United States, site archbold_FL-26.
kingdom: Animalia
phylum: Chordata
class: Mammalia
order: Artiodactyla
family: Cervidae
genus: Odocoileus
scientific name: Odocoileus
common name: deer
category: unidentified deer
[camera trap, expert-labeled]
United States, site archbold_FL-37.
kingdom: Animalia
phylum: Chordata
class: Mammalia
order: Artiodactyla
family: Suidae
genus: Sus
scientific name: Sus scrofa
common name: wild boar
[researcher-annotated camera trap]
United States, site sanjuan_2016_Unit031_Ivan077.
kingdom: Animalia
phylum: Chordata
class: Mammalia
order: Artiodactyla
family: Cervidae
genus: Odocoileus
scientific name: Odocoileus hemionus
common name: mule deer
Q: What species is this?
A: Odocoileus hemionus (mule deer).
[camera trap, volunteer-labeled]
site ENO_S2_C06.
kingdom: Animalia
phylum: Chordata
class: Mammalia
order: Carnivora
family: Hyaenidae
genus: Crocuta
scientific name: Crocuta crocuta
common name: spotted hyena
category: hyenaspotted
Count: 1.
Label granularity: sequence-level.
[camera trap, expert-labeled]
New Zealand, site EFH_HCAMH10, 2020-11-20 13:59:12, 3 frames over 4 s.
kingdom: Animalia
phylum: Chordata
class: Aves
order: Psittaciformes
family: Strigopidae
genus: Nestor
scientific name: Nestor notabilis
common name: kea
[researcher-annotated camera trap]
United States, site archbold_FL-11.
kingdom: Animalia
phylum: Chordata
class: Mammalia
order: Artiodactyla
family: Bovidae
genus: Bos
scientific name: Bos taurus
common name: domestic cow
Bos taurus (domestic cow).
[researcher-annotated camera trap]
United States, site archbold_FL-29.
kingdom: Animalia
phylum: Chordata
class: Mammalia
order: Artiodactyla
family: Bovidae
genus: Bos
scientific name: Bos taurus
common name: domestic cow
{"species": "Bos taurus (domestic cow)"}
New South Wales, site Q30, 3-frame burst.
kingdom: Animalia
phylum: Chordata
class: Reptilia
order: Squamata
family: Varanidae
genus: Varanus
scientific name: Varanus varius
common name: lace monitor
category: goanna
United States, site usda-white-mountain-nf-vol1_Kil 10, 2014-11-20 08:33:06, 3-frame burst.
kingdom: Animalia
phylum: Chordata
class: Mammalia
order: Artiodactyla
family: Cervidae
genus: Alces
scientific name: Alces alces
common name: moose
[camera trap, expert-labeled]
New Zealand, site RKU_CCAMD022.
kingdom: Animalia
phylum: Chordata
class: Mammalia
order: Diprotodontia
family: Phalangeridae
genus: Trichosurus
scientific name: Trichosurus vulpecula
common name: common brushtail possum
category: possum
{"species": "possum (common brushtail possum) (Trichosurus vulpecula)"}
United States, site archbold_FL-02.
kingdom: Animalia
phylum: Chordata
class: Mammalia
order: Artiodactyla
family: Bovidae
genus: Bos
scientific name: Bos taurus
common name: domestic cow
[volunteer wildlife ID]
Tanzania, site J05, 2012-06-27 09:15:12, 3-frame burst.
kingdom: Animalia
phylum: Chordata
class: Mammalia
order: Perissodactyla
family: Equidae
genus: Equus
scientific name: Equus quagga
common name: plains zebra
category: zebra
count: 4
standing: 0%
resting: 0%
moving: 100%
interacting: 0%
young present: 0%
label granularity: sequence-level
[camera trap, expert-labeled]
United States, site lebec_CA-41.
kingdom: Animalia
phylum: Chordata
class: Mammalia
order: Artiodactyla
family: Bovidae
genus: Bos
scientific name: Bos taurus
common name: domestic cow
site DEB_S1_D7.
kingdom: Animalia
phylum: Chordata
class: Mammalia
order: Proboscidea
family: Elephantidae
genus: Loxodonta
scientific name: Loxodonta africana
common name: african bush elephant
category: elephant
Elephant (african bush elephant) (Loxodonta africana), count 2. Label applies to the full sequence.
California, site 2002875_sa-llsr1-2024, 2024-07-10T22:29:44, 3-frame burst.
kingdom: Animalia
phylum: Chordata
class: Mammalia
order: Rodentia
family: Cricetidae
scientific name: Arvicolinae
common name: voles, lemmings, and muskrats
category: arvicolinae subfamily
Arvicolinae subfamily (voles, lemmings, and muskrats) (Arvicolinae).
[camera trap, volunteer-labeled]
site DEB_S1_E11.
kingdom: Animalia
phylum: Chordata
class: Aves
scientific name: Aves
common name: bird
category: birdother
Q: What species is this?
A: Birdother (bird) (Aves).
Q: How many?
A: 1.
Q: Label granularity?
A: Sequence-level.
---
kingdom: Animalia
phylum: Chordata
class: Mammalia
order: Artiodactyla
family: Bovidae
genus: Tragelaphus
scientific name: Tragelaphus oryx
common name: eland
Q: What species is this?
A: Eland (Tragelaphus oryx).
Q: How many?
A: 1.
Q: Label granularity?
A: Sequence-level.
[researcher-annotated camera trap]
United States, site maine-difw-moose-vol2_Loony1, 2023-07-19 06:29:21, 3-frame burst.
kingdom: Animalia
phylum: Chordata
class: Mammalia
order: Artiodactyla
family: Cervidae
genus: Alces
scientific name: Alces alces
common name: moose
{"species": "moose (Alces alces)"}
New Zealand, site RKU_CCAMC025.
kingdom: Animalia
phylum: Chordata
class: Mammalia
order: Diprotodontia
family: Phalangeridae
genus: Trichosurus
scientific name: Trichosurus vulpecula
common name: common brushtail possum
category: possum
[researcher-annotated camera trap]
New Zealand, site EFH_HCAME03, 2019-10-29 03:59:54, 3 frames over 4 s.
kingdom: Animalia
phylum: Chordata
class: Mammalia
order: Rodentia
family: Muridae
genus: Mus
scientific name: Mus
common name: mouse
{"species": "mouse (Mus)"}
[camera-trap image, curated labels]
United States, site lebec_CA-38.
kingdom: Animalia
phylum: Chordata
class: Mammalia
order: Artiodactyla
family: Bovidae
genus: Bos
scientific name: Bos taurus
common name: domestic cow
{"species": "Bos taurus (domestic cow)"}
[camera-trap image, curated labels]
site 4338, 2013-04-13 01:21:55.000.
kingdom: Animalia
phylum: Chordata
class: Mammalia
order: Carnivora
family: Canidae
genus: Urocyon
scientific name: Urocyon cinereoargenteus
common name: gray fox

Task description: The reply should consist solely of the lines of the data, exact, from the opening line through the line with "United States, site archbold_FL-37.", inclusive.

Expected answer:
United States, site archbold_FL-26.
kingdom: Animalia
phylum: Chordata
class: Mammalia
order: Artiodactyla
family: Cervidae
genus: Odocoileus
scientific name: Odocoileus
common name: deer
category: unidentified deer
[camera trap, expert-labeled]
United States, site archbold_FL-37.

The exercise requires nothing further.